Numerous trials were conducted on the varying factors affecting catalase reaction rates, focusing specifically on the concentration of hydrogen peroxide. The objective of the lab conducted was to study the several factors that affected the activity of enzymes. Before the trials had been started, it was predicted that the reaction rate would increase as the concentration of hydrogen peroxide decreased. The hypothesis stated that if the concentration of hydrogen peroxide decreased, then the reaction rate would increase because there would be less substance to lower the activation energy and increase the reaction rate (“How Does Catalase Break Down Hydrogen Peroxide?” 2002). In this experiment, the independent variable was the hydrogen peroxide concentration and the dependent variable was the reaction rate of the catalase. The experimental control group was the 100 percent hydrogen peroxide concentration mixed with tap water (0 percent). Throughout the experiment, the materials and yeast solution remained constant. In order for a chemical reaction to occur, activation energy is the energy required for it to start. Although many chemical reactions carry out the basic functions of life, some are too slow, or some have an activation energy too high to make them compatible with living organisms. To solve this naturally-occurring problem, cells make catalysts, which are substances that speed up the rate of the chemical reaction by lowering the required activation energy. Enzymes are proteins that are produced in the cell that act as a catalyst found in the body. Usually, they are specific to a certain chemical reaction, generally catalyzing only that one. In order for a chemical reaction to occur, the reactants have to collide with enough energy so that bonds already formed will break and form new ones (Miller & Levine, 2008, pg. 50-3). Enzymes can be reused to bind onto another substrate molecule and catalyze the reaction again, therefore, the process will continue until there are no more substrates to bind to. In rare situations, enzymes are not reusable due to denaturing- “an extreme temperature or pH change” (Chibata, Fukui, Wingard, 1982, pg. 384). If hydrogen peroxide is not immediately broken down or removed, it would kill cells due to the destruction of cell walls (Melina, 2011). 1. Hole punch filter paper. You will need 16 disks total to complete 16 trials.

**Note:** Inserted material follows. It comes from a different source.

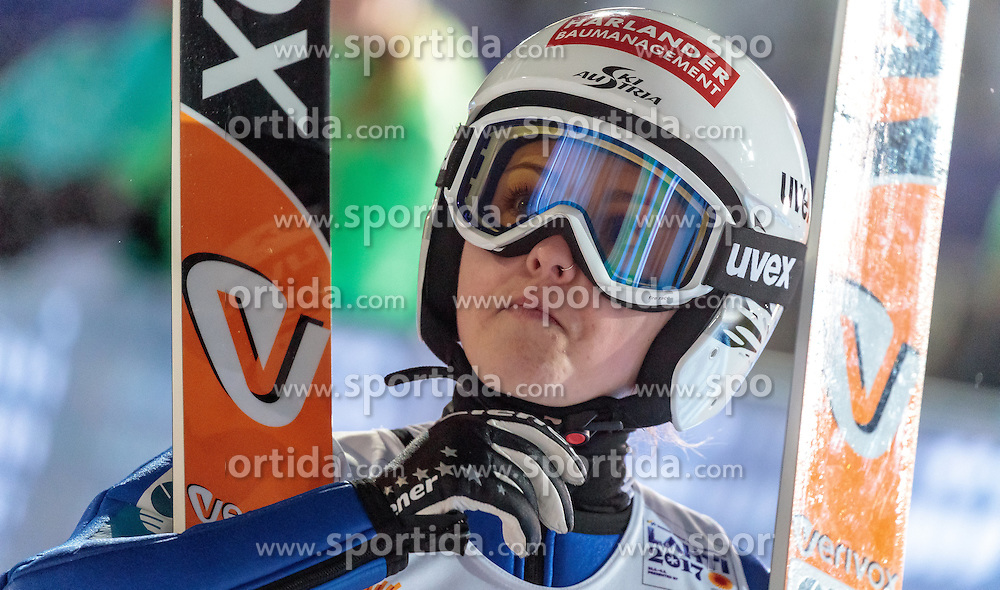24.02.2017, Lahti, FIN, FIS Weltmeisterschaften Ski Nordisch, Lahti 2017, Damen Skisprung, im Bild Chiara Hoelzl (AUT) // Chiara Hoelzl of Austria during Ladies Skijumping Competition of FIS Nordic Ski World Championships 2017. Lahti, Finland on 2017/02/24. EXPA Pictures © 2017, PhotoCredit: EXPA/ JFK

2. Soak disks in yeast solution in petri dish.
3. Using the pipette, add 3mL of hydrogen peroxide solution to four wells.
4. Using the forceps, remove a disk from the yeast solution and place in the bottom of the well. Time how long it takes for the disk to reach the surface. Complete for all four trials and record data.
5. Wash the well plate, pipette, forceps, etc. thoroughly.
6. Repeat for other concentrations (DVHS Biology Department, 2018).
In order for the reaction rate of the catalase to be measured accurately, the filter paper circle was carefully placed in equal amounts of hydrogen peroxide the same way each time. Also, the timing done for each trial was carried out by the same person to ensure quality and accuracy. When the filter paper floated to the top, the timer was stopped immediately and data was collected in the data table. In this experiment, the constants were the: yeast solution, graduated cylinder, and tap water. The dependent variable was the reaction rate of the catalase, and the independent variable was the concentration of hydrogen peroxide. – When the filter paper was placed in the hydrogen peroxide, it started to fizz.
– As the concentration of hydrogen peroxide decreased, the reaction rate of the catalase increased.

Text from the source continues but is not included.